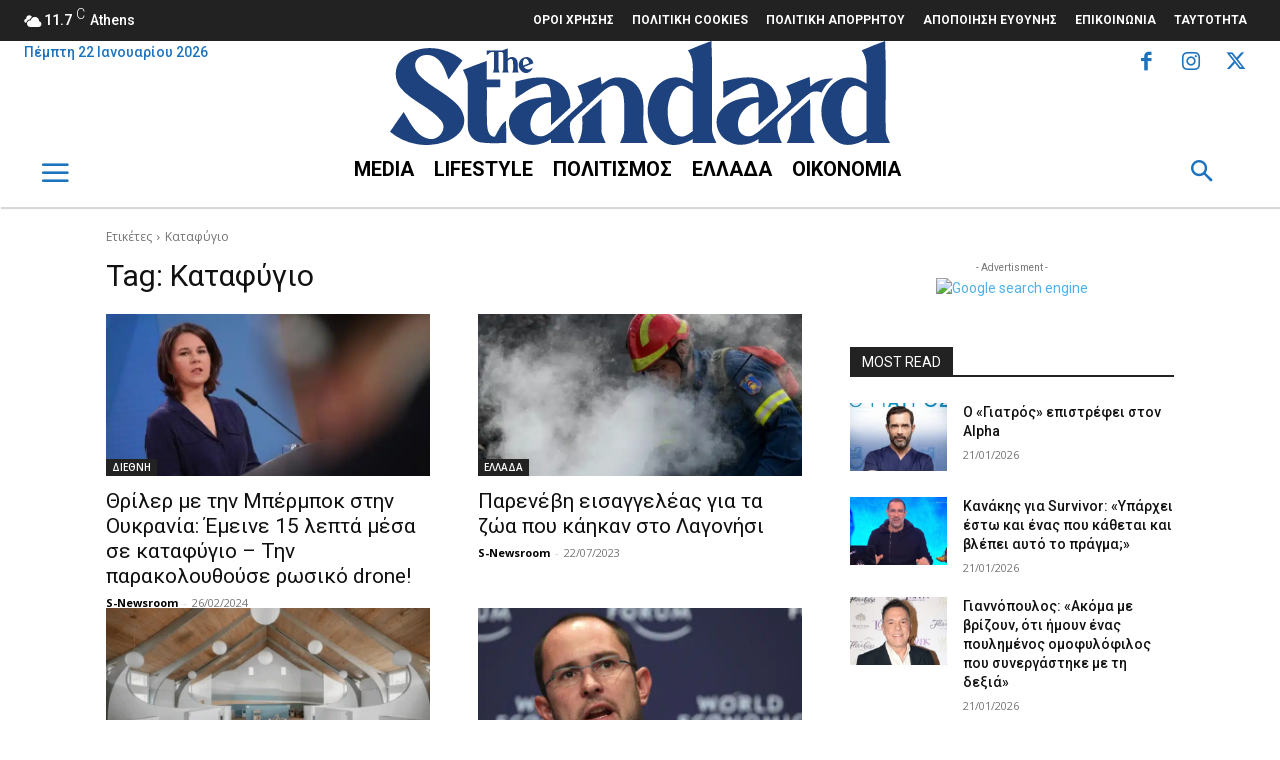

--- FILE ---
content_type: text/html; charset=utf-8
request_url: https://www.google.com/recaptcha/api2/aframe
body_size: 267
content:
<!DOCTYPE HTML><html><head><meta http-equiv="content-type" content="text/html; charset=UTF-8"></head><body><script nonce="xYA4cTlZwyPrzo9imtFJ5Q">/** Anti-fraud and anti-abuse applications only. See google.com/recaptcha */ try{var clients={'sodar':'https://pagead2.googlesyndication.com/pagead/sodar?'};window.addEventListener("message",function(a){try{if(a.source===window.parent){var b=JSON.parse(a.data);var c=clients[b['id']];if(c){var d=document.createElement('img');d.src=c+b['params']+'&rc='+(localStorage.getItem("rc::a")?sessionStorage.getItem("rc::b"):"");window.document.body.appendChild(d);sessionStorage.setItem("rc::e",parseInt(sessionStorage.getItem("rc::e")||0)+1);localStorage.setItem("rc::h",'1769115543000');}}}catch(b){}});window.parent.postMessage("_grecaptcha_ready", "*");}catch(b){}</script></body></html>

·····

* _What is needed_: Your answer should be the lines of the records that include the word "html".

* _Solution for this task_:
content_type: text/html; charset=utf-8
<!DOCTYPE HTML><html><head><meta http-equiv="content-type" content="text/html; charset=UTF-8"></head><body><script nonce="xYA4cTlZwyPrzo9imtFJ5Q">/** Anti-fraud and anti-abuse applications only. See google.com/recaptcha */ try{var clients={'sodar':'https://pagead2.googlesyndication.com/pagead/sodar?'};window.addEventListener("message",function(a){try{if(a.source===window.parent){var b=JSON.parse(a.data);var c=clients[b['id']];if(c){var d=document.createElement('img');d.src=c+b['params']+'&rc='+(localStorage.getItem("rc::a")?sessionStorage.getItem("rc::b"):"");window.document.body.appendChild(d);sessionStorage.setItem("rc::e",parseInt(sessionStorage.getItem("rc::e")||0)+1);localStorage.setItem("rc::h",'1769115543000');}}}catch(b){}});window.parent.postMessage("_grecaptcha_ready", "*");}catch(b){}</script></body></html>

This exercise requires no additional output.